> [INPUT FOR THIS TASK]:
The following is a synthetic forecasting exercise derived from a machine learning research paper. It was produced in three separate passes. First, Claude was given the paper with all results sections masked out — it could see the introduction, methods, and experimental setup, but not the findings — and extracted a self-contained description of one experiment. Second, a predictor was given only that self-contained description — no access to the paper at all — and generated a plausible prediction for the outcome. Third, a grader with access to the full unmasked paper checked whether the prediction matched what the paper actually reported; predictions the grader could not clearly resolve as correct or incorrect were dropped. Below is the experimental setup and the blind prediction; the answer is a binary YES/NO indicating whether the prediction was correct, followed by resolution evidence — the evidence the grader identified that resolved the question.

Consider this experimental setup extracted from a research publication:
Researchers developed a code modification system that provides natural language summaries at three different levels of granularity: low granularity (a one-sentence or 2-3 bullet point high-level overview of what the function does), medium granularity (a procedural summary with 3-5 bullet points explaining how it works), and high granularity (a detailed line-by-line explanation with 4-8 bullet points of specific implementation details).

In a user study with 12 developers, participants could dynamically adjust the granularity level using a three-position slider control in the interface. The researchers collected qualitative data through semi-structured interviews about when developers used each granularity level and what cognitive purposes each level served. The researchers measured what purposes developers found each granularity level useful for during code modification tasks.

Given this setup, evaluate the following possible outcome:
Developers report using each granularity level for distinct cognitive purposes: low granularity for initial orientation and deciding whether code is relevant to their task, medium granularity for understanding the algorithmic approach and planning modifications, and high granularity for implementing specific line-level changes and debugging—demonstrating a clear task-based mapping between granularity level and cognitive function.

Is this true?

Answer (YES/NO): NO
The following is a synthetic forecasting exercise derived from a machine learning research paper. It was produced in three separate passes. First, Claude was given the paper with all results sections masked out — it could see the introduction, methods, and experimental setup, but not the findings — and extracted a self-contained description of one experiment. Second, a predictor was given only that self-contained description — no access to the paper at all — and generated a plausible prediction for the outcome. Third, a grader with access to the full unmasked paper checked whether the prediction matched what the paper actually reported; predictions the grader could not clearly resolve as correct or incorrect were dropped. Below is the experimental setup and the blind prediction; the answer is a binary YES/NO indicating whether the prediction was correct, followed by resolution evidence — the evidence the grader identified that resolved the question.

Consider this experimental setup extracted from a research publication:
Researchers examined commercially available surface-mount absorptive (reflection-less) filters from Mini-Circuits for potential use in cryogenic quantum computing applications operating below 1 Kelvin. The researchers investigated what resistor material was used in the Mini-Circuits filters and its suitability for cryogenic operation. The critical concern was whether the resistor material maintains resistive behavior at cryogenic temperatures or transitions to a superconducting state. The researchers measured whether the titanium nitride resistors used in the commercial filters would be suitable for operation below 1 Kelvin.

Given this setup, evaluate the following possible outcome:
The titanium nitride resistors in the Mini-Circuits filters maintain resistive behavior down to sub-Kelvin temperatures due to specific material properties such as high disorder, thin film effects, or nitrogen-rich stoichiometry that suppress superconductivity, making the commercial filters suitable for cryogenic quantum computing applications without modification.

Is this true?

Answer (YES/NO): NO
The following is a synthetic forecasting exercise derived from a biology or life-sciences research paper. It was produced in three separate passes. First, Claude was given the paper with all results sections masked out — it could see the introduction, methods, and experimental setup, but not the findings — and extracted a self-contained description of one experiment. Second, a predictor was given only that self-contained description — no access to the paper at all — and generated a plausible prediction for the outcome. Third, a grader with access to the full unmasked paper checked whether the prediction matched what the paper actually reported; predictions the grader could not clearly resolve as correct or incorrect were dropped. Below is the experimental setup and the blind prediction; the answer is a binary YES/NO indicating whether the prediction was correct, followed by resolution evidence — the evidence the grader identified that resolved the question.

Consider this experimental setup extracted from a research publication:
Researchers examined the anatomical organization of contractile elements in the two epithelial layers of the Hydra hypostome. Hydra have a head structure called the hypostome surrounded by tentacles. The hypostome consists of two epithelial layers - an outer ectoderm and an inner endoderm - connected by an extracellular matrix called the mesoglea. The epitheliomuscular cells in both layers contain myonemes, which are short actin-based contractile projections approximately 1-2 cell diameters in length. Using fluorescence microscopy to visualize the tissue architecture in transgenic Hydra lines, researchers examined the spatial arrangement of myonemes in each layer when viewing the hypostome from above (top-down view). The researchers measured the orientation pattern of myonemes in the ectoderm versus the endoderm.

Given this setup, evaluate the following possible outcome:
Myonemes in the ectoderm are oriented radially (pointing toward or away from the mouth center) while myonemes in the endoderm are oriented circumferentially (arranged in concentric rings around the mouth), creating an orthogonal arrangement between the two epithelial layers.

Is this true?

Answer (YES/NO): YES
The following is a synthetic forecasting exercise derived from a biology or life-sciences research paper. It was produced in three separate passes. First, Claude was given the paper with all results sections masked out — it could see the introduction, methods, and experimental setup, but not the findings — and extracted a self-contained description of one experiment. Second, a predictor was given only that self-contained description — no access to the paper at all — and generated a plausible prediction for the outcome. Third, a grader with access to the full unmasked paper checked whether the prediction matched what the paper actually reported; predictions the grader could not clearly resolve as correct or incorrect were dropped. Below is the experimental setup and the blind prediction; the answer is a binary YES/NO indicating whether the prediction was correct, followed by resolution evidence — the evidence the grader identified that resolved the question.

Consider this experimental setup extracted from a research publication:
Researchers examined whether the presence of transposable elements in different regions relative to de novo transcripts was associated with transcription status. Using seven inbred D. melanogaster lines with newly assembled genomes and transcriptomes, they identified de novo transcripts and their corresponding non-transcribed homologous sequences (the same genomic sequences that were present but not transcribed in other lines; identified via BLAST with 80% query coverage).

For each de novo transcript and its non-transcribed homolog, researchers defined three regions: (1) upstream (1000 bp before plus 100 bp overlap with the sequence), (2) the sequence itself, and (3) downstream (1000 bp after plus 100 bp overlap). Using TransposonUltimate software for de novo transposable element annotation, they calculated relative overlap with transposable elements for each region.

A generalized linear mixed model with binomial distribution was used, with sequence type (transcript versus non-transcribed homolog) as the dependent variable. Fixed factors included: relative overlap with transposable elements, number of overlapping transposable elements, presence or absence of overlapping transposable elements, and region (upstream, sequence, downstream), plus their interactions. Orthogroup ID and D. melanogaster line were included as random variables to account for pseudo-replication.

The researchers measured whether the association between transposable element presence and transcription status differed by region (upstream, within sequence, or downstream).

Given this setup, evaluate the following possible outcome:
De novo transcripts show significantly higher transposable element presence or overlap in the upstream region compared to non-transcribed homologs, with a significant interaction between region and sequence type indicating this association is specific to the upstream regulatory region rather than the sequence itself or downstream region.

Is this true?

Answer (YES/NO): NO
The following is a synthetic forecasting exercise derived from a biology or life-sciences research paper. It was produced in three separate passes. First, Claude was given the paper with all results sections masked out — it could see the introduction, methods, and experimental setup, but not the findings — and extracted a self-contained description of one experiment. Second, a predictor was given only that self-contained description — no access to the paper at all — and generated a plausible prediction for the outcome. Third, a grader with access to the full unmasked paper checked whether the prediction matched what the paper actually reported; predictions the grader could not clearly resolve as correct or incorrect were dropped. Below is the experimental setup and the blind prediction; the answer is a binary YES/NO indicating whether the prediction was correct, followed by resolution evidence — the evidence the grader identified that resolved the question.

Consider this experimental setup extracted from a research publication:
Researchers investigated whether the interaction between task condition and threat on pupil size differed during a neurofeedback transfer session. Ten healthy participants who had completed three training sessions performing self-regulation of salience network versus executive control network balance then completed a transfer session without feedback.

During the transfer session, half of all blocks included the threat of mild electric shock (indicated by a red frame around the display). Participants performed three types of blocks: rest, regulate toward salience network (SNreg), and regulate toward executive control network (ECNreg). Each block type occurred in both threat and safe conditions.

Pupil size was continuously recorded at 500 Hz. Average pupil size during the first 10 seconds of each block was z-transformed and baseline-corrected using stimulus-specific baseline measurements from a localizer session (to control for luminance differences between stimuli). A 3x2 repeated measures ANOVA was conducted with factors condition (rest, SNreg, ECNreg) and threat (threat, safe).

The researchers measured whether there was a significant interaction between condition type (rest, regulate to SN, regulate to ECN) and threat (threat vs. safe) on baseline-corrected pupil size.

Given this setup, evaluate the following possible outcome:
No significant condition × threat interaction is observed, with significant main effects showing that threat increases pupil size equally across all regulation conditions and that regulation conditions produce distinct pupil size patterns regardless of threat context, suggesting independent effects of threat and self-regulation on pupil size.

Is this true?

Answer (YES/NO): NO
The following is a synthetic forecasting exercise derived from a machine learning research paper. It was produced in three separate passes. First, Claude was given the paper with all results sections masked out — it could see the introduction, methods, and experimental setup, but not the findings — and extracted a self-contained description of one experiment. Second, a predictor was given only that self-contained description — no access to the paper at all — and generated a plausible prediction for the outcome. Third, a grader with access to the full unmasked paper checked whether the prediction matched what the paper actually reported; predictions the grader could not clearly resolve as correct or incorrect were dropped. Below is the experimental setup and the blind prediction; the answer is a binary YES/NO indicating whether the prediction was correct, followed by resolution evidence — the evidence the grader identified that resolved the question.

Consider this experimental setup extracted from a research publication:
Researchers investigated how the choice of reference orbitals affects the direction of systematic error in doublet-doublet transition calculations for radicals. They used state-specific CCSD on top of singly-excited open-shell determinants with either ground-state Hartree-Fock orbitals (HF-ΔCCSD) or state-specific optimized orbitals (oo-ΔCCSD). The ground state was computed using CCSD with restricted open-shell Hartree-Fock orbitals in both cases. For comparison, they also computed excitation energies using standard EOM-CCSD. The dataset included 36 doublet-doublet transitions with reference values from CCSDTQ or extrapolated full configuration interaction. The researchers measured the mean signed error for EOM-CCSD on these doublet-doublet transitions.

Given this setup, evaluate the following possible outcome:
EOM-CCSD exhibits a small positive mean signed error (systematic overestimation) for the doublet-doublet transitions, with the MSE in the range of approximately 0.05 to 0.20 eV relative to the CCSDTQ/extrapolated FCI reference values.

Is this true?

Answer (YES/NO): YES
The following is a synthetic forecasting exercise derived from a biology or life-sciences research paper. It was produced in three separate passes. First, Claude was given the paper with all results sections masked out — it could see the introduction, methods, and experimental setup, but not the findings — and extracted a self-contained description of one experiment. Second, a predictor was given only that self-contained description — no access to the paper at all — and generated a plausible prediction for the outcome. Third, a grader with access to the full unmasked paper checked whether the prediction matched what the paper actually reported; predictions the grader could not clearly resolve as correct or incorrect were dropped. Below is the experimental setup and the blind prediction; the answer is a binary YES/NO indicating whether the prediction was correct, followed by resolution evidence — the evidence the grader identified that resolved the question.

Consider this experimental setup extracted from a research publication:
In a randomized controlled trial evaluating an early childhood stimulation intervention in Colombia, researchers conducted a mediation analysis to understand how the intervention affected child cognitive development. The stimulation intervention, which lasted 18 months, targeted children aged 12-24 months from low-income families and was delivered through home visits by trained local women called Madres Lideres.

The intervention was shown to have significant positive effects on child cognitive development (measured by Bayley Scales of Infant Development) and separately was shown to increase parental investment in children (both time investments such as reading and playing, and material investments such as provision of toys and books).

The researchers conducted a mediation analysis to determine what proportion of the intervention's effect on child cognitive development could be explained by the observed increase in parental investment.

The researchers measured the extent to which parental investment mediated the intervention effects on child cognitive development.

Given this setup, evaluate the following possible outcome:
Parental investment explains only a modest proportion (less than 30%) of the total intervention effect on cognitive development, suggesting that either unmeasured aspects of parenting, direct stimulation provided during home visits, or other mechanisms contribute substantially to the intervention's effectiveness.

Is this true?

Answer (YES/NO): NO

> [TASK DESCRIPTION]:
Reproduce the material above exactly, beginning at its first line and ending with the line that holds "Researchers developed a". Include nothing else.

> [WRITTEN SOLUTION]:
The following is a synthetic forecasting exercise derived from a machine learning research paper. It was produced in three separate passes. First, Claude was given the paper with all results sections masked out — it could see the introduction, methods, and experimental setup, but not the findings — and extracted a self-contained description of one experiment. Second, a predictor was given only that self-contained description — no access to the paper at all — and generated a plausible prediction for the outcome. Third, a grader with access to the full unmasked paper checked whether the prediction matched what the paper actually reported; predictions the grader could not clearly resolve as correct or incorrect were dropped. Below is the experimental setup and the blind prediction; the answer is a binary YES/NO indicating whether the prediction was correct, followed by resolution evidence — the evidence the grader identified that resolved the question.

Consider this experimental setup extracted from a research publication:
Researchers developed a code modification system that provides natural language summaries at three different levels of granularity: low granularity (a one-sentence or 2-3 bullet point high-level overview of what the function does), medium granularity (a procedural summary with 3-5 bullet points explaining how it works), and high granularity (a detailed line-by-line explanation with 4-8 bullet points of specific implementation details).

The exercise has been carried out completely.